Stated goal 1: In the thread about CBN wheels, which tools does jasonb say are the only ones that should be used on CBN wheels?
Stated goal 2: Resume the forum thread about CBN wheels and the wolverine jig after its final post.

Passage provided:
# A CBN Question



## Johnturner (May 5, 2017)

With the new CBN wheel I purchased there was a note that said not to use the wolverine jig for sharpening. 
Is this true?? Why?? How can it hurt??
John


----------



## Tony (May 5, 2017)

I've heard that it's fine from many people. @Fsyxxx


----------



## woodman6415 (May 5, 2017)

Johnturner said:


> With the new CBN wheel I purchased there was a note that said not to use the wolverine jig for sharpening.
> Is this true?? Why?? How can it hurt??
> John


Thats weird .., nobody told me .. and I only use the wolverine jig on my CBN wheels ... works perfect ... I could never get my gouges this sharp on regular wheels ... just ground off a lot of gouge material ...


----------



## jasonb (May 5, 2017)

Never heard that either, I have not had any issues. I know only hss tools should be used on cbn wheels.


----------



## NYWoodturner (May 5, 2017)




----------



## CWS (May 5, 2017)

Only thing I have been told is don't sharpen the old carbon steel tools I use my wolverine setup with hss tools always.

Reactions: Agree 1


----------



## DKMD (May 5, 2017)

I've used the wolverine/varigrind system with my CBN wheels for several years now with no problems. I can't imagine how the sharpening platform has any relationship to the wheel type. Where'd you get them?

Reactions: Agree 2


----------



## Fsyxxx (May 7, 2017)

I use wolverine all the time, only way I sharpen. That being said of the jig itself contacts the wheel it'll take the cbn off. Shouldn't be an issue since your not sharpening the jig, at least I don't....


----------



## Nubsnstubs (May 7, 2017)

Fsyxxx said:


> I use wolverine all the time, only way I sharpen. That being said *of the jig itself contacts the wheel it'll take the cbn off*. Shouldn't be an issue since your not sharpening the jig, at least I don't....



What!!!!!!! I know you misspelled "if", but what I don't get is the remainder of the bold statement above. Can you elaborate? .............. Jerry (in Tucson)

Dataset extract:
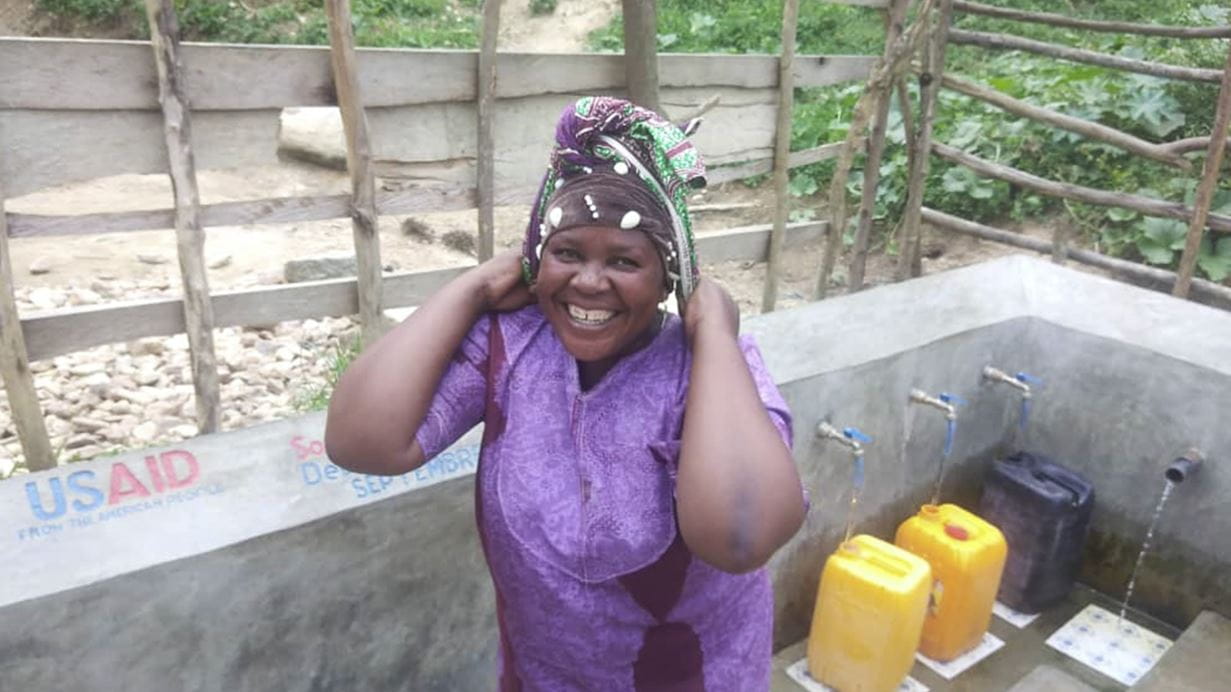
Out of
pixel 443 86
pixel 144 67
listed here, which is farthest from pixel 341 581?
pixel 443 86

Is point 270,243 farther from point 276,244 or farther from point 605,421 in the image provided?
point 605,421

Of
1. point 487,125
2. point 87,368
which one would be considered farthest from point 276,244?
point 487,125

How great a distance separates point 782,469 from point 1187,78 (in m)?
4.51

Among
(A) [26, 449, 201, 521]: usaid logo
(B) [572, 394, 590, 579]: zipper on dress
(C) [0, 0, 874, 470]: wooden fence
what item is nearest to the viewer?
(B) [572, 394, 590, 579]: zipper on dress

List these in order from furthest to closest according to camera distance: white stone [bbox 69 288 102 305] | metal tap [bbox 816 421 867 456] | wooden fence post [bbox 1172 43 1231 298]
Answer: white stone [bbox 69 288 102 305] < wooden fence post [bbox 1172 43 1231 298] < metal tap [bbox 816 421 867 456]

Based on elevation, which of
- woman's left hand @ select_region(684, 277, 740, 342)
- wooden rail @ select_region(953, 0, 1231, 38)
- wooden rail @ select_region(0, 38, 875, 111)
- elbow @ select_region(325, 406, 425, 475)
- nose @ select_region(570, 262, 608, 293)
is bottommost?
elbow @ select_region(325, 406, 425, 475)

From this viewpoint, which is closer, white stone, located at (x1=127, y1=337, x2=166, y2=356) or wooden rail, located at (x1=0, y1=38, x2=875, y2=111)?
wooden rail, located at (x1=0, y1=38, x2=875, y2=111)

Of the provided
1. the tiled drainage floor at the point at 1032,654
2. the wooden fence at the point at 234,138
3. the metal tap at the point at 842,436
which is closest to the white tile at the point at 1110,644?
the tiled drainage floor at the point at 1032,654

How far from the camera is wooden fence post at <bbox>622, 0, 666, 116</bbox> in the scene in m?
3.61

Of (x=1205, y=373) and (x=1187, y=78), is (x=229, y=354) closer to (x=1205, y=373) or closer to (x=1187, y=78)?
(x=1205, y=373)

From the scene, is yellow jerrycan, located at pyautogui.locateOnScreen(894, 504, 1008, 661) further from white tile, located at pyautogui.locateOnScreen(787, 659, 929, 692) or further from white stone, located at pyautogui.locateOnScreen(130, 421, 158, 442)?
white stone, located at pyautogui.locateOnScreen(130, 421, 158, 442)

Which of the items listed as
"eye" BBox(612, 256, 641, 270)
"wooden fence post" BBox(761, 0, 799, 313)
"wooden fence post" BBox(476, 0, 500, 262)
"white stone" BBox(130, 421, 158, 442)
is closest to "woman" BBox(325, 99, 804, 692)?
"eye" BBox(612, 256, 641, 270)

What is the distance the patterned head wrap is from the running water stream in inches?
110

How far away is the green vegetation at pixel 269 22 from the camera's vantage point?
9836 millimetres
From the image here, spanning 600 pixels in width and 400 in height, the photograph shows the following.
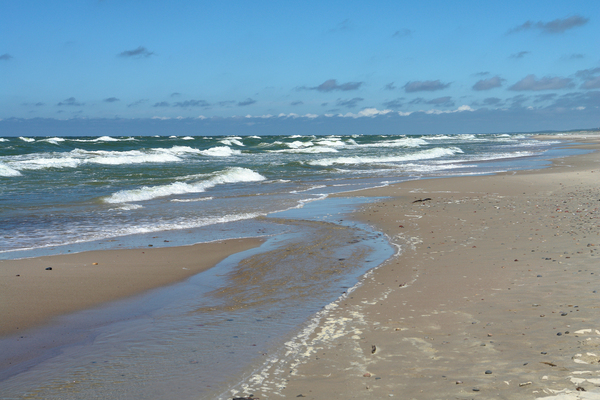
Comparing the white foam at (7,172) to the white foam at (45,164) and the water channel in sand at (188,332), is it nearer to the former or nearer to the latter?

Final result 1: HSS tools

Final result 2:
----------



## Fsyxxx (May 7, 2017)

Mild steel is sticky when it grinds and pulls the medium off the wheel. The trick to those wheels is the binding of the grinding medium to the steel, it'll come off pretty easy if mild steel or anything else soft is in contact with the surface. That's why it's always a good idea to keep a couple white wheels for some shaping tasks. You never want anything that isn't hardened to come into contact with the surface.

Reactions: Informative 1


----------



## DKMD (May 7, 2017)

Fsyxxx said:


> Mild steel is sticky when it grinds and pulls the medium off the wheel. The trick to those wheels is the binding of the grinding medium to the steel, it'll come off pretty easy if mild steel or anything else soft is in contact with the surface. That's why it's always a good idea to keep a couple white wheels for some shaping tasks. You never want anything that isn't hardened to come into contact with the surface.



I thought the mild steel tended to load the wheel... I didn't know that it would actually remove the CBN. Neither is good...


----------



## Johnturner (May 7, 2017)

I will check with the instructions I got with the wheel and let you know.


----------



## Graybeard (May 8, 2017)

Also curious where you got them. Never heard of that before.


----------



## Jim Beam (May 8, 2017)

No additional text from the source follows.